To do: Write out the material below as a JSON list of strings, one string per line, skipping blank lines. Leave out the pictures.
*** Record extracts
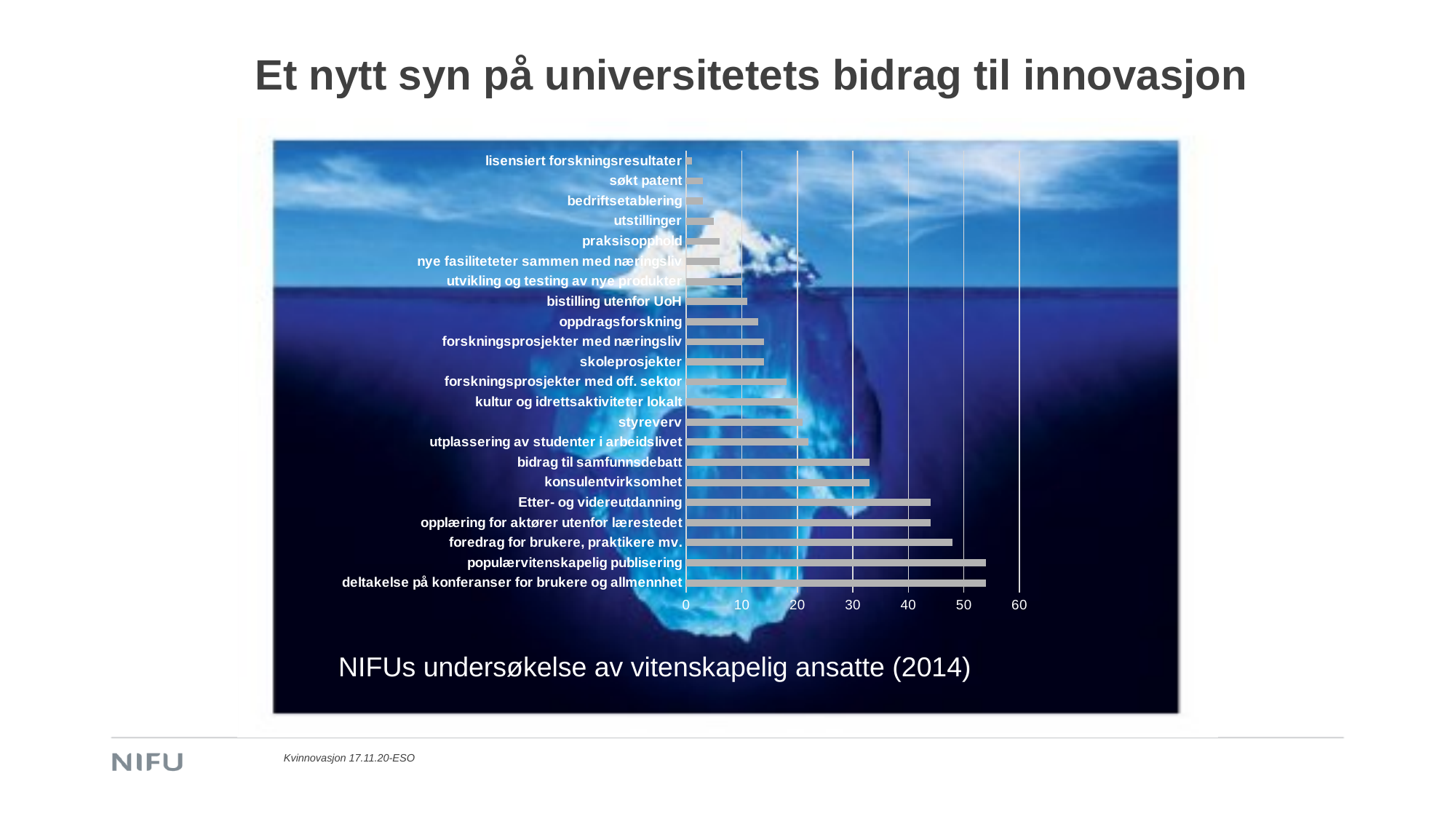
Is the value for 'foredrag for brukere, praktikere mv.' greater or less than 50? less Which category has the lowest value in the chart? lisensiert forskningsresultater Is the value for 'foredrag for brukere, praktikere mv.' greater or less than 40? greater Which has the larger value, 'konsulentvirksomhet' or 'skoleprosjekter'? konsulentvirksomhet Is the value for 'bidrag til samfunnsdebatt' greater or less than 30? greater What is the highest tick value shown on the horizontal axis of the chart? 60 Do the bars generally get longer or shorter going from the top category to the bottom category? longer How many categories are plotted in the bar chart? 22 What kind of chart is shown on the slide? bar chart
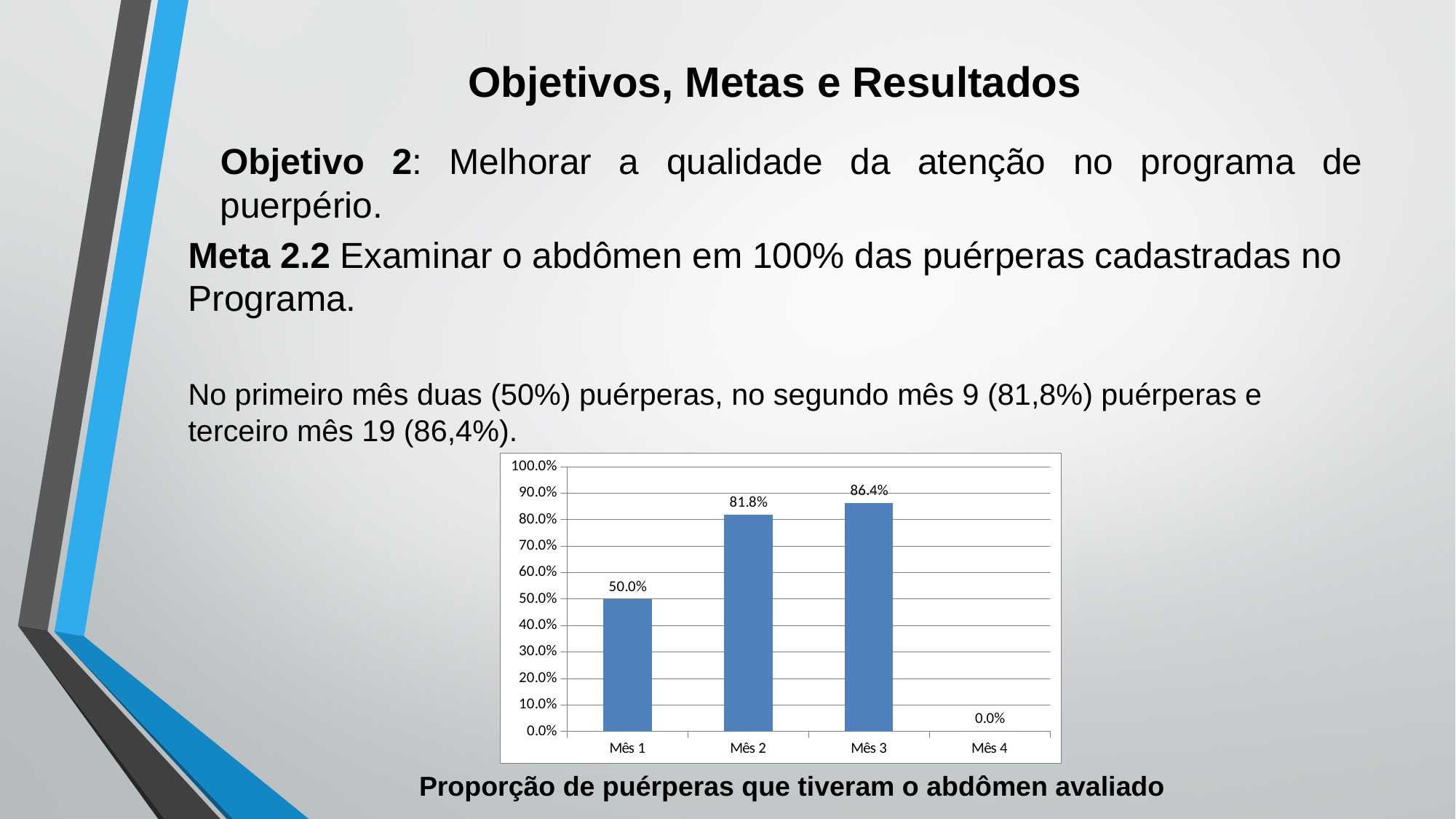
What is the difference between the values for Mês 2 and Mês 1? 31.8% What kind of chart is shown on the slide? Bar chart What is the value for Mês 4? 0.0% How many months are shown on the x axis of the chart? 4 Which month has the lowest value? Mês 4 What is the value for Mês 1? 50.0% What is the difference between the values for Mês 3 and Mês 2? 4.6% Which month has the highest value? Mês 3 What is the caption below the chart? Proporção de puérperas que tiveram o abdômen avaliado Which is larger, the value for Mês 1 or the value for Mês 2? Mês 2 What is the value for Mês 2? 81.8% What is the value for Mês 3? 86.4%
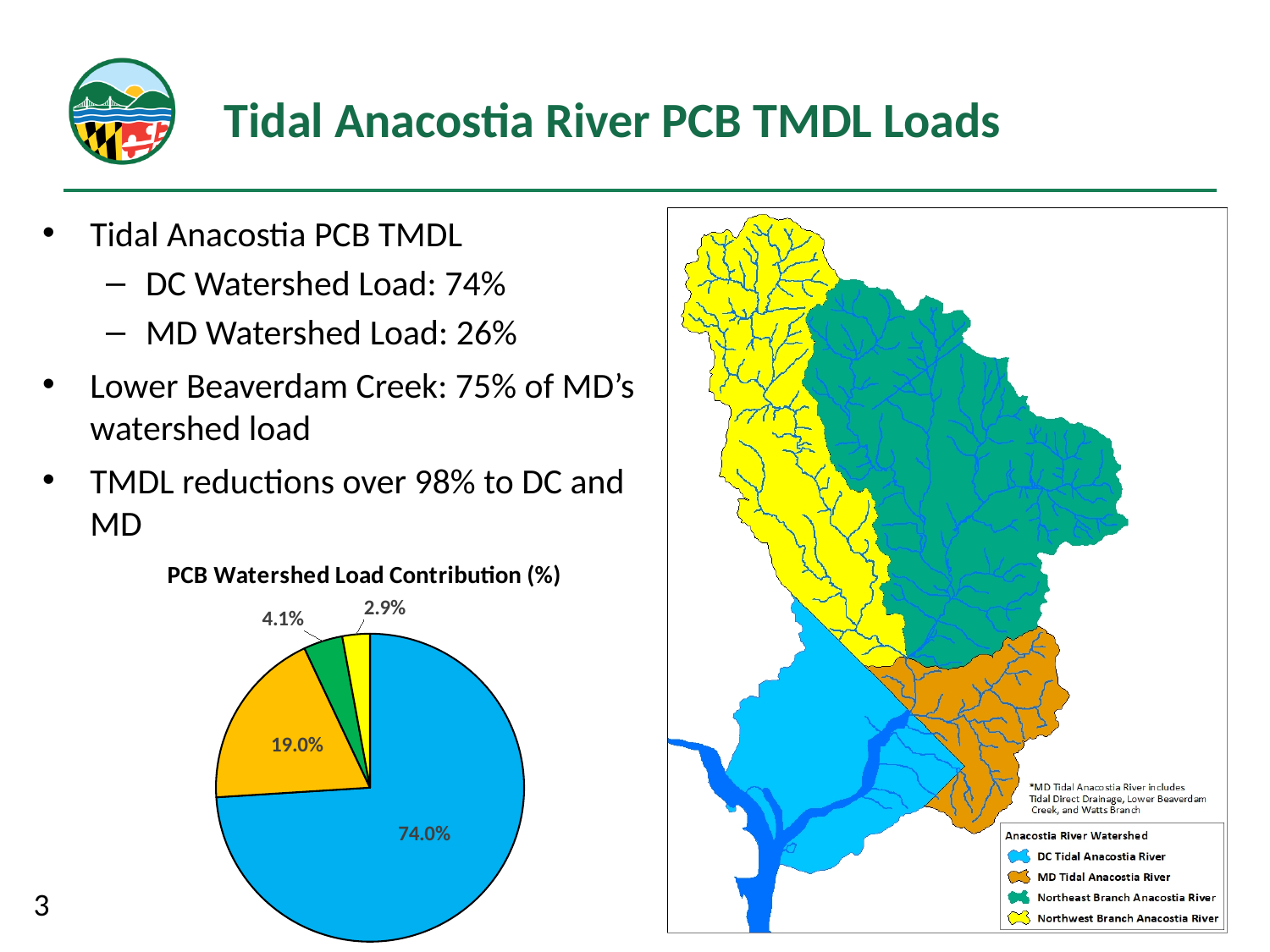
What value is labelled on the orange slice of the pie chart? 19.0% What is the title of the pie chart? PCB Watershed Load Contribution (%) Which slice is larger in the pie chart, the green slice or the yellow slice? the green slice What value is labelled on the yellow slice of the pie chart? 2.9% What kind of chart is shown on the slide? pie chart What is the difference between the largest slice (74.0%) and the second-largest slice (19.0%) in the pie chart? 55.0% What value is labelled on the green slice of the pie chart? 4.1% What is the value of the smallest slice in the pie chart? 2.9% What is the combined share of the two smallest slices (4.1% and 2.9%) in the pie chart? 7.0% What value is labelled on the blue slice of the pie chart? 74.0% What is the value of the largest slice in the pie chart? 74.0% How many slices does the pie chart have? 4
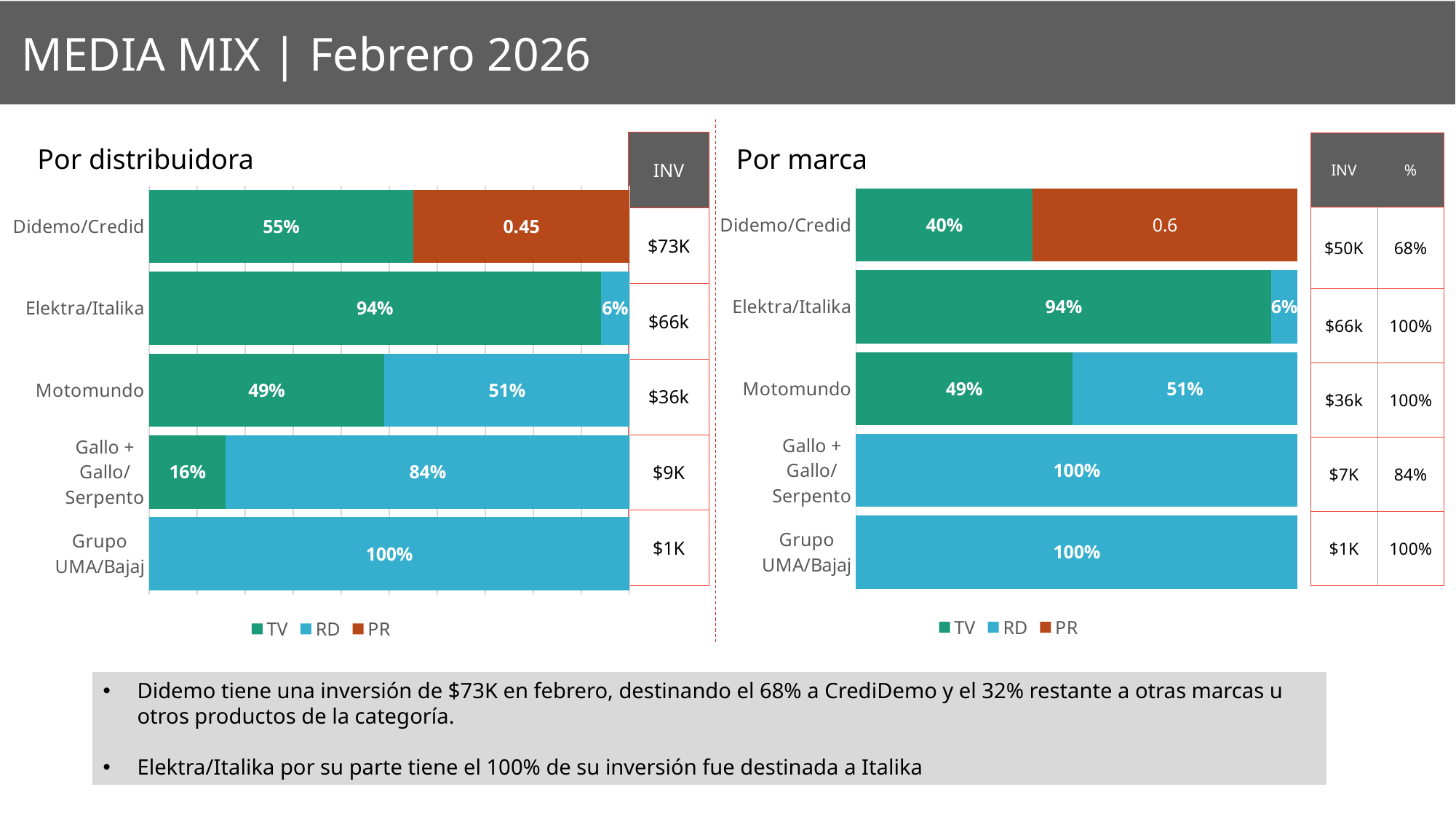
In the 'Por distribuidora' chart, what is the difference between the RD share and the TV share for Motomundo? 2% In the 'Por marca' chart, what is the TV share for Didemo/Credid? 40% In the 'Por distribuidora' chart, which category has the highest TV share? Elektra/Italika How many categories are shown in the 'Por marca' chart? 5 In the 'Por marca' chart, what is the RD share for Gallo + Gallo/Serpento? 100% In the 'Por distribuidora' chart, which series is shown in orange-brown? PR What kind of chart is the 'Por marca' chart? Stacked bar chart In the 'Por distribuidora' chart, what is the PR value shown for Didemo/Credid? 0.45 How many series does the legend of the 'Por distribuidora' chart list? 3 In the 'Por distribuidora' chart, what is the RD share for Gallo + Gallo/Serpento? 84% In the 'Por marca' chart, which is larger for Elektra/Italika, the TV share or the RD share? TV In the 'Por distribuidora' chart, what is the TV share for Didemo/Credid? 55%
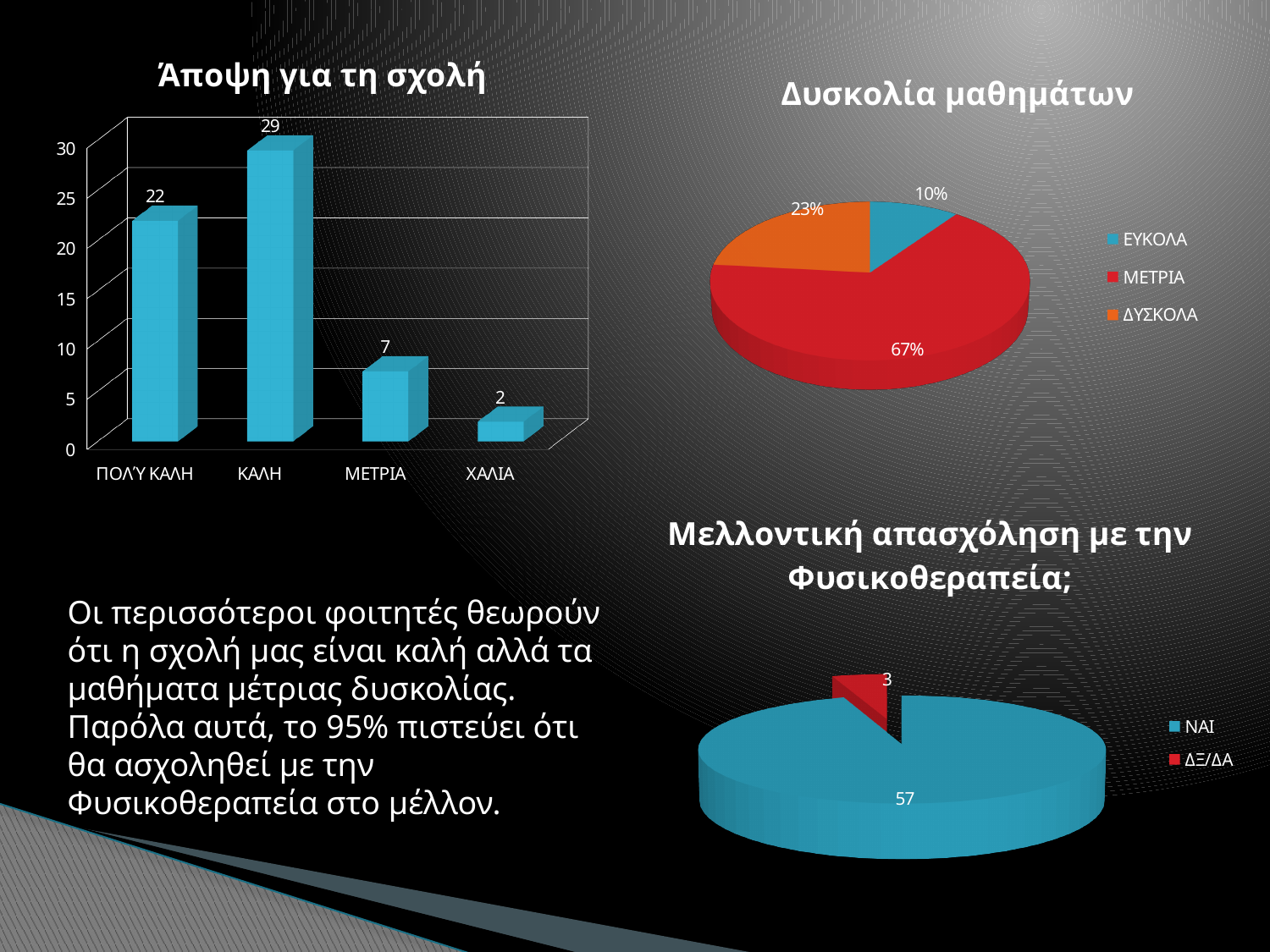
In the chart titled 'Μελλοντική απασχόληση με την Φυσικοθεραπεία;', what is the difference between the values for ΝΑΙ and ΔΞ/ΔΑ? 54 What kind of chart is the one titled 'Άποψη για τη σχολή'? Bar chart How many entries does the legend of the chart titled 'Δυσκολία μαθημάτων' list? 3 In the chart titled 'Άποψη για τη σχολή', how many categories are shown on the x axis? 4 In the chart titled 'Δυσκολία μαθημάτων', what percentage is shown for ΜΕΤΡΙΑ? 67% In the chart titled 'Άποψη για τη σχολή', what is the value for ΧΑΛΙΑ? 2 In the chart titled 'Δυσκολία μαθημάτων', which category has the smallest slice? ΕΥΚΟΛΑ In the chart titled 'Άποψη για τη σχολή', which category has the lowest value? ΧΑΛΙΑ In the chart titled 'Άποψη για τη σχολή', which category has the highest value? ΚΑΛΗ In the chart titled 'Μελλοντική απασχόληση με την Φυσικοθεραπεία;', what is the value for ΝΑΙ? 57 In the chart titled 'Άποψη για τη σχολή', what is the value for ΚΑΛΗ? 29 In the chart titled 'Άποψη για τη σχολή', what is the difference between the values for ΚΑΛΗ and ΠΟΛΎ ΚΑΛΗ? 7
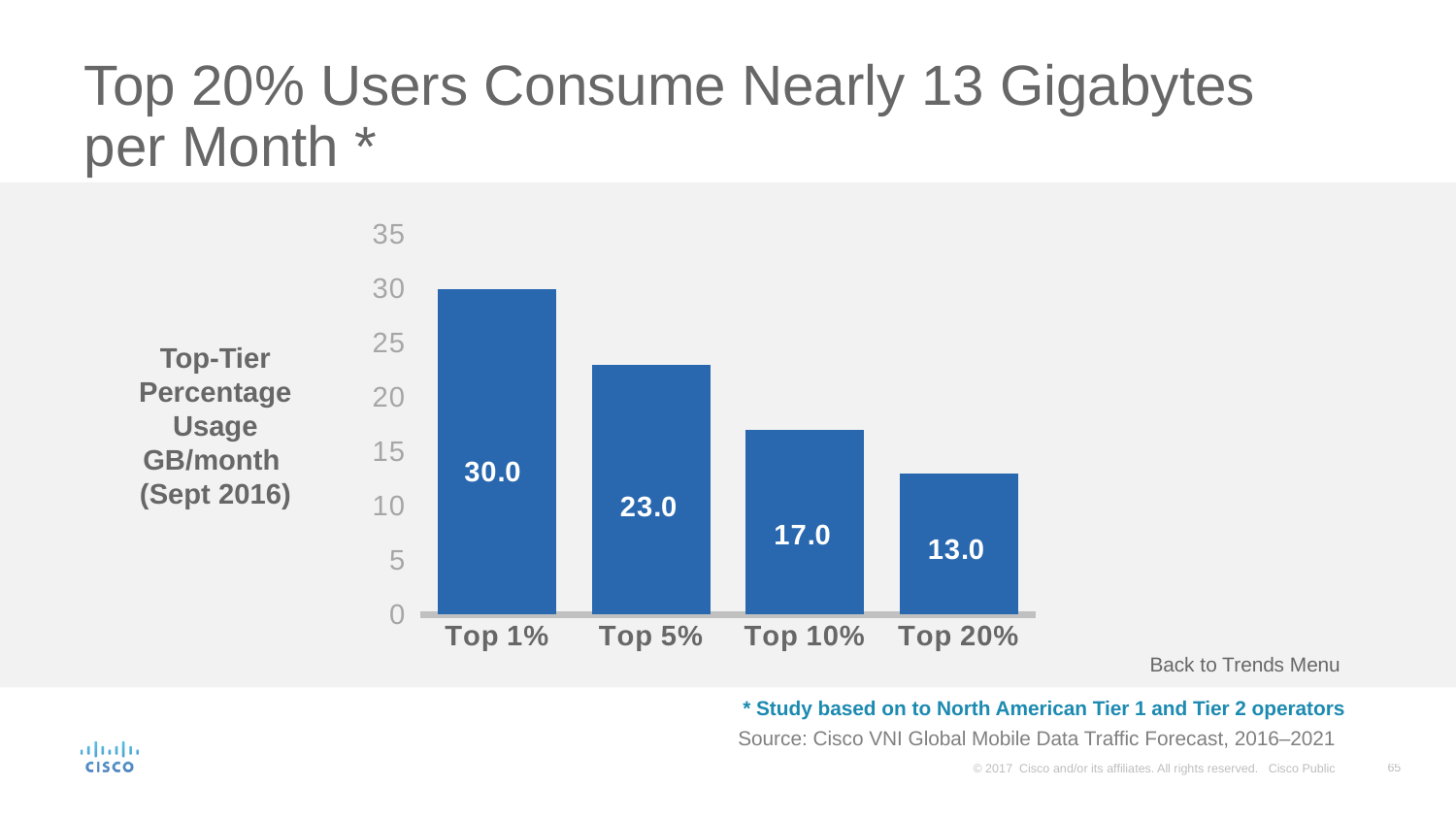
What is the value for Top 1%? 30.0 What is the difference between the values for Top 1% and Top 20%? 17.0 Which category has the highest value? Top 1% Which category has the lowest value? Top 20% What is the difference between the values for Top 5% and Top 10%? 6.0 What is the value for Top 5%? 23.0 How many categories are shown on the x axis? 4 Do the values rise or fall from Top 1% to Top 20% along the x axis? Fall What is the value for Top 20%? 13.0 What is the value for Top 10%? 17.0 Which is larger, the value for Top 5% or the value for Top 10%? Top 5% What kind of chart is shown on the slide? Bar chart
******
Output below:
[
  "Is the value for 'foredrag for brukere, praktikere mv.' greater or less than 50? less Which category has the lowest value in the chart? lisensiert forskningsresultater Is the value for 'foredrag for brukere, praktikere mv.' greater or less than 40? greater Which has the larger value, 'konsulentvirksomhet' or 'skoleprosjekter'? konsulentvirksomhet Is the value for 'bidrag til samfunnsdebatt' greater or less than 30? greater What is the highest tick value shown on the horizontal axis of the chart? 60 Do the bars generally get longer or shorter going from the top category to the bottom category? longer How many categories are plotted in the bar chart? 22 What kind of chart is shown on the slide? bar chart",
  "What is the difference between the values for Mês 2 and Mês 1? 31.8% What kind of chart is shown on the slide? Bar chart What is the value for Mês 4? 0.0% How many months are shown on the x axis of the chart? 4 Which month has the lowest value? Mês 4 What is the value for Mês 1? 50.0% What is the difference between the values for Mês 3 and Mês 2? 4.6% Which month has the highest value? Mês 3 What is the caption below the chart? Proporção de puérperas que tiveram o abdômen avaliado Which is larger, the value for Mês 1 or the value for Mês 2? Mês 2 What is the value for Mês 2? 81.8% What is the value for Mês 3? 86.4%",
  "What value is labelled on the orange slice of the pie chart? 19.0% What is the title of the pie chart? PCB Watershed Load Contribution (%) Which slice is larger in the pie chart, the green slice or the yellow slice? the green slice What value is labelled on the yellow slice of the pie chart? 2.9% What kind of chart is shown on the slide? pie chart What is the difference between the largest slice (74.0%) and the second-largest slice (19.0%) in the pie chart? 55.0% What value is labelled on the green slice of the pie chart? 4.1% What is the value of the smallest slice in the pie chart? 2.9% What is the combined share of the two smallest slices (4.1% and 2.9%) in the pie chart? 7.0% What value is labelled on the blue slice of the pie chart? 74.0% What is the value of the largest slice in the pie chart? 74.0% How many slices does the pie chart have? 4",
  "In the 'Por distribuidora' chart, what is the difference between the RD share and the TV share for Motomundo? 2% In the 'Por marca' chart, what is the TV share for Didemo/Credid? 40% In the 'Por distribuidora' chart, which category has the highest TV share? Elektra/Italika How many categories are shown in the 'Por marca' chart? 5 In the 'Por marca' chart, what is the RD share for Gallo + Gallo/Serpento? 100% In the 'Por distribuidora' chart, which series is shown in orange-brown? PR What kind of chart is the 'Por marca' chart? Stacked bar chart In the 'Por distribuidora' chart, what is the PR value shown for Didemo/Credid? 0.45 How many series does the legend of the 'Por distribuidora' chart list? 3 In the 'Por distribuidora' chart, what is the RD share for Gallo + Gallo/Serpento? 84% In the 'Por marca' chart, which is larger for Elektra/Italika, the TV share or the RD share? TV In the 'Por distribuidora' chart, what is the TV share for Didemo/Credid? 55%",
  "In the chart titled 'Μελλοντική απασχόληση με την Φυσικοθεραπεία;', what is the difference between the values for ΝΑΙ and ΔΞ/ΔΑ? 54 What kind of chart is the one titled 'Άποψη για τη σχολή'? Bar chart How many entries does the legend of the chart titled 'Δυσκολία μαθημάτων' list? 3 In the chart titled 'Άποψη για τη σχολή', how many categories are shown on the x axis? 4 In the chart titled 'Δυσκολία μαθημάτων', what percentage is shown for ΜΕΤΡΙΑ? 67% In the chart titled 'Άποψη για τη σχολή', what is the value for ΧΑΛΙΑ? 2 In the chart titled 'Δυσκολία μαθημάτων', which category has the smallest slice? ΕΥΚΟΛΑ In the chart titled 'Άποψη για τη σχολή', which category has the lowest value? ΧΑΛΙΑ In the chart titled 'Άποψη για τη σχολή', which category has the highest value? ΚΑΛΗ In the chart titled 'Μελλοντική απασχόληση με την Φυσικοθεραπεία;', what is the value for ΝΑΙ? 57 In the chart titled 'Άποψη για τη σχολή', what is the value for ΚΑΛΗ? 29 In the chart titled 'Άποψη για τη σχολή', what is the difference between the values for ΚΑΛΗ and ΠΟΛΎ ΚΑΛΗ? 7",
  "What is the value for Top 1%? 30.0 What is the difference between the values for Top 1% and Top 20%? 17.0 Which category has the highest value? Top 1% Which category has the lowest value? Top 20% What is the difference between the values for Top 5% and Top 10%? 6.0 What is the value for Top 5%? 23.0 How many categories are shown on the x axis? 4 Do the values rise or fall from Top 1% to Top 20% along the x axis? Fall What is the value for Top 20%? 13.0 What is the value for Top 10%? 17.0 Which is larger, the value for Top 5% or the value for Top 10%? Top 5% What kind of chart is shown on the slide? Bar chart"
]